_Exercise details:_ Repeat the listing below exactly. Pictures do not belong in the copy.

_Supplied records:_
== Segment start ==

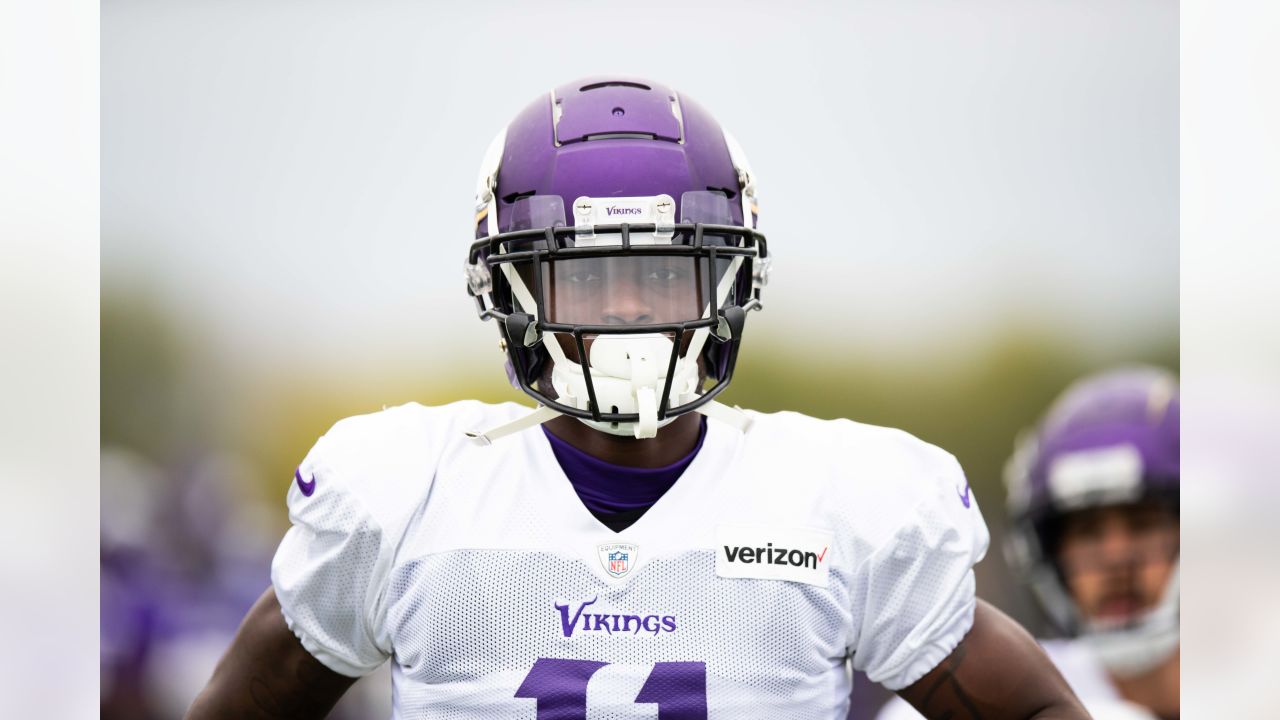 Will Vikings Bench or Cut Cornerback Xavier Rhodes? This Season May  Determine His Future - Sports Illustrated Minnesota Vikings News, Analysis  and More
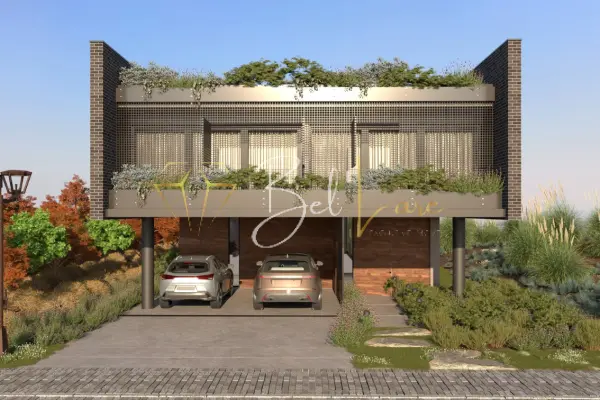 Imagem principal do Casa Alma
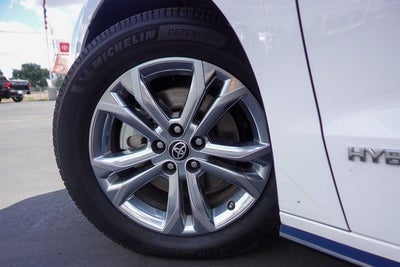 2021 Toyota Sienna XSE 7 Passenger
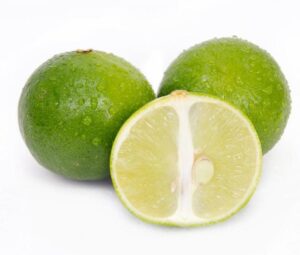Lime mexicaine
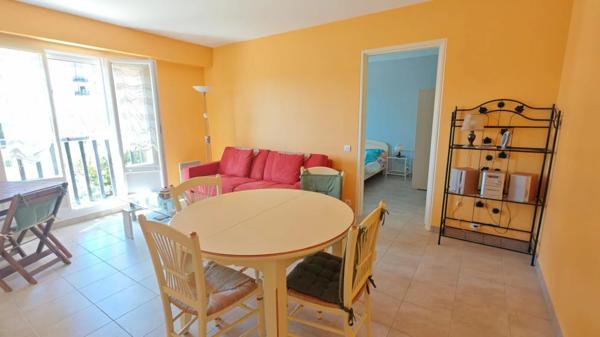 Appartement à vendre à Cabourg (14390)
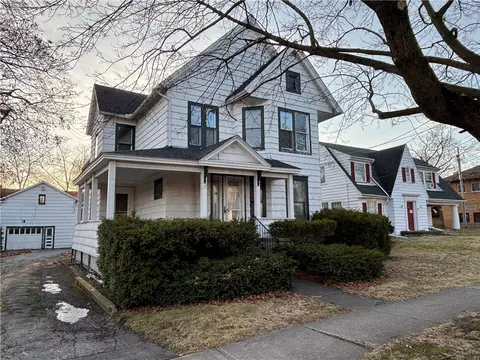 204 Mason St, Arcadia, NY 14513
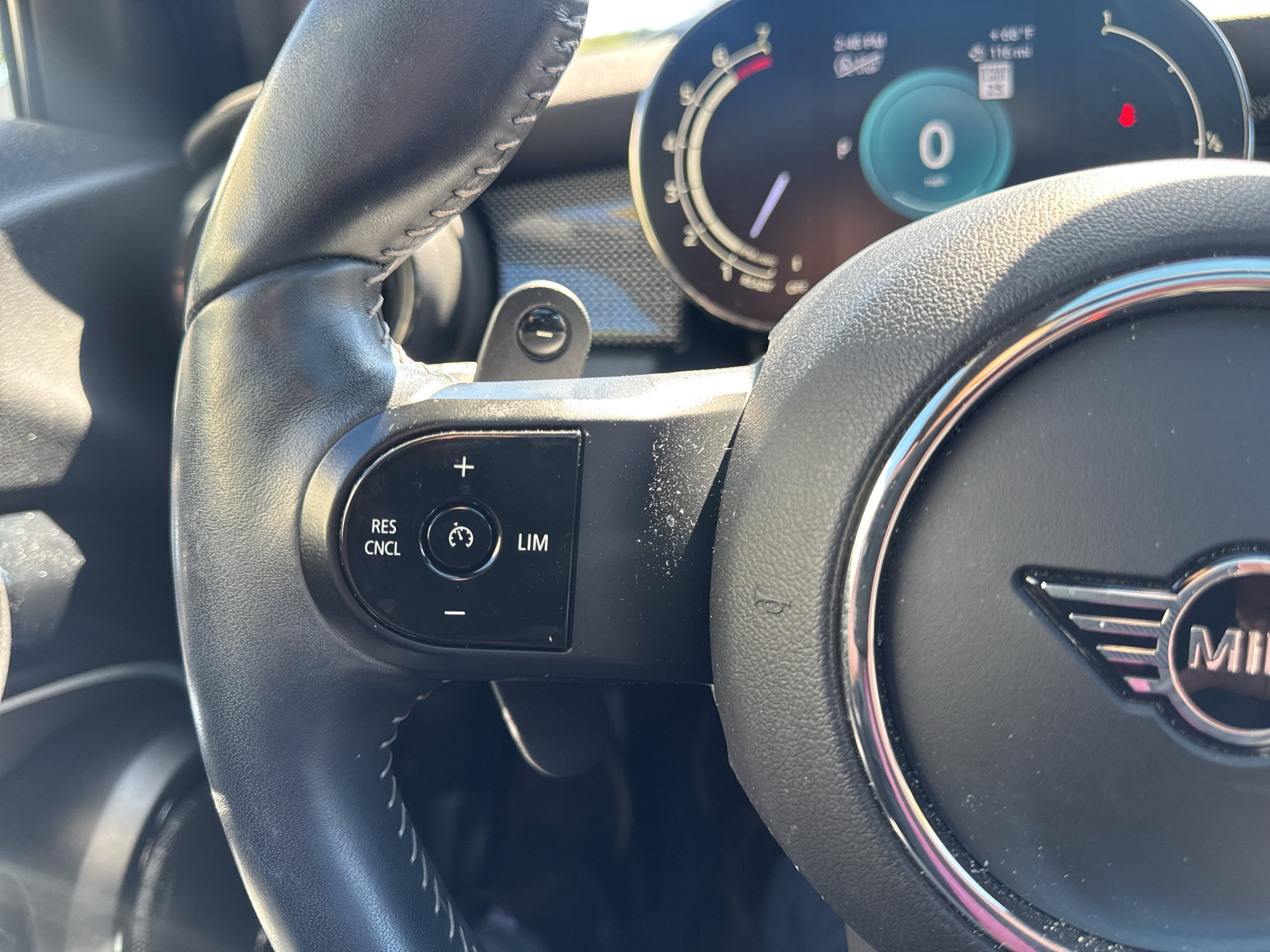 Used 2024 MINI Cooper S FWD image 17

== Segment end ==

_Response area:_
 Will Vikings Bench or Cut Cornerback Xavier Rhodes? This Season May  Determine His Future - Sports Illustrated Minnesota Vikings News, Analysis  and More
 Imagem principal do Casa Alma
 2021 Toyota Sienna XSE 7 Passenger
Lime mexicaine
 Appartement à vendre à Cabourg (14390)
 204 Mason St, Arcadia, NY 14513
 Used 2024 MINI Cooper S FWD image 17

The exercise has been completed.